To be done
a - Based on the passage below about the National Gold Medal, decide whether each statement agrees with it. Answer yes or no for each, and quote the words that decide it. (i) Souphanouvong created the honor in 1981. (ii) Fidel Castro was the first recipient of the medal. (iii) Souphanouvong received the medal on his 70th birthday.
b - According to the passage below on the National Gold Medal, what was the occasion when Souphanouvong received the medal?
c - List every person the passage below on the National Gold Medal names as a recipient of the medal.

- Vector of the National Gold Medal
- Type: single grade order
- Awarded for: President of Laos, native Laotians and foreigners
- Presented by: Laos
- Status: Active
- Established: 1981
- First award: 1981, Lê Duẩn
- Ribbon of the National Gold Medal

= National Gold Medal =

National Gold Medal (ຫລຽນຄຳແຫ່ງຊາດ, liankham aehngsad) is the highest award of Lao People's Democratic Republic. This honor was created in 1981 by the first Laotian president Souphanouvong. The honour was awarded to the President of Laos and others.

The National Gold Medal was first awarded in 1981 to a former leader of Communist Party of Vietnam, Lê Duẩn, during an official state visit. In 1989, Souphanouvong was awarded this medal on the occasion of his 80th birthday. Other notable recipients include Kim Il-sung, Hun Sen, Fidel Castro, Leonid Brezhnev, Nguyễn Phú Trọng and Princess Maha Chakri Sirindhorn.

Given material
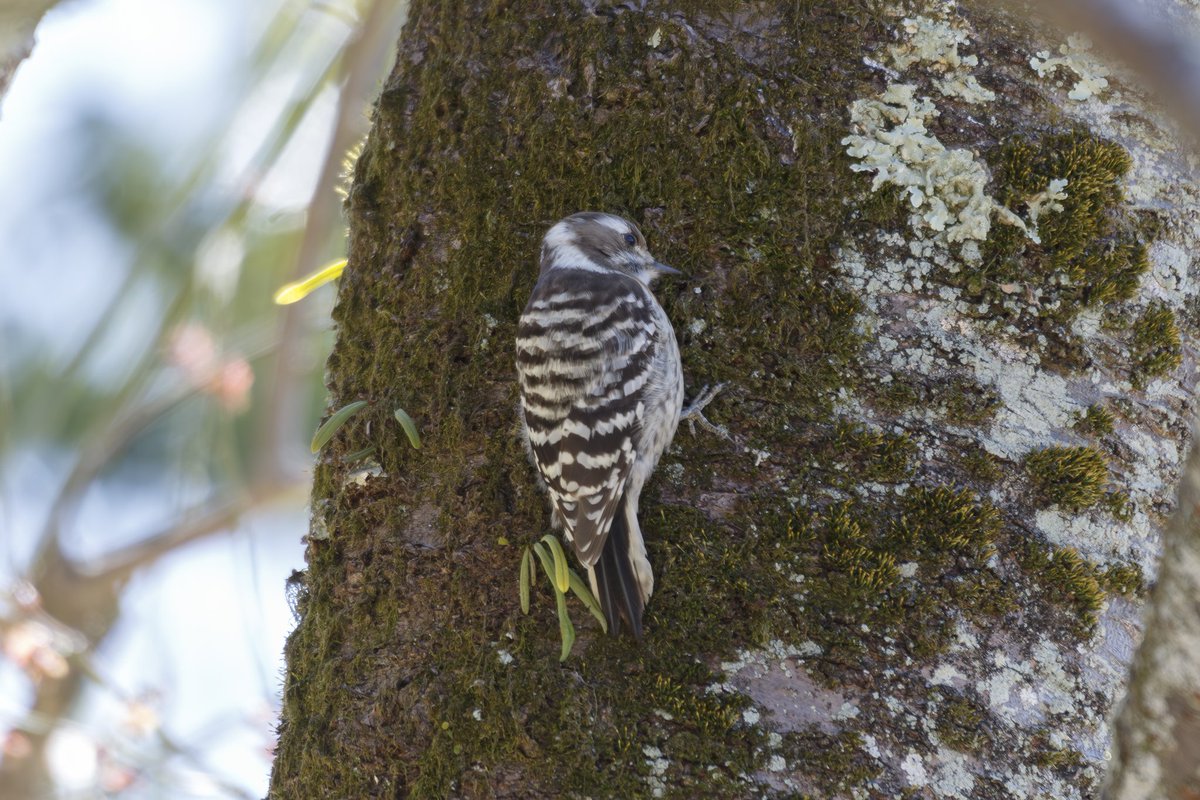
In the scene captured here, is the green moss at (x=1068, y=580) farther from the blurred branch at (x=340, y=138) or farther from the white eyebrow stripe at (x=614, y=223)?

Written responses
a -
(i) Yes: "This honor was created in 1981 by the first Laotian president Souphanouvong."
(ii) No: "The National Gold Medal was first awarded in 1981 to a former leader of Communist Party of Vietnam, Lê Duẩn, during an official state visit."
(iii) No: "In 1989, Souphanouvong was awarded this medal on the occasion of his 80th birthday."

b - He received it on his 80th birthday, in 1989.

c -
- Lê Duẩn
- Souphanouvong
- Kim Il-sung
- Hun Sen
- Fidel Castro
- Leonid Brezhnev
- Nguyễn Phú Trọng
- Princess Maha Chakri Sirindhorn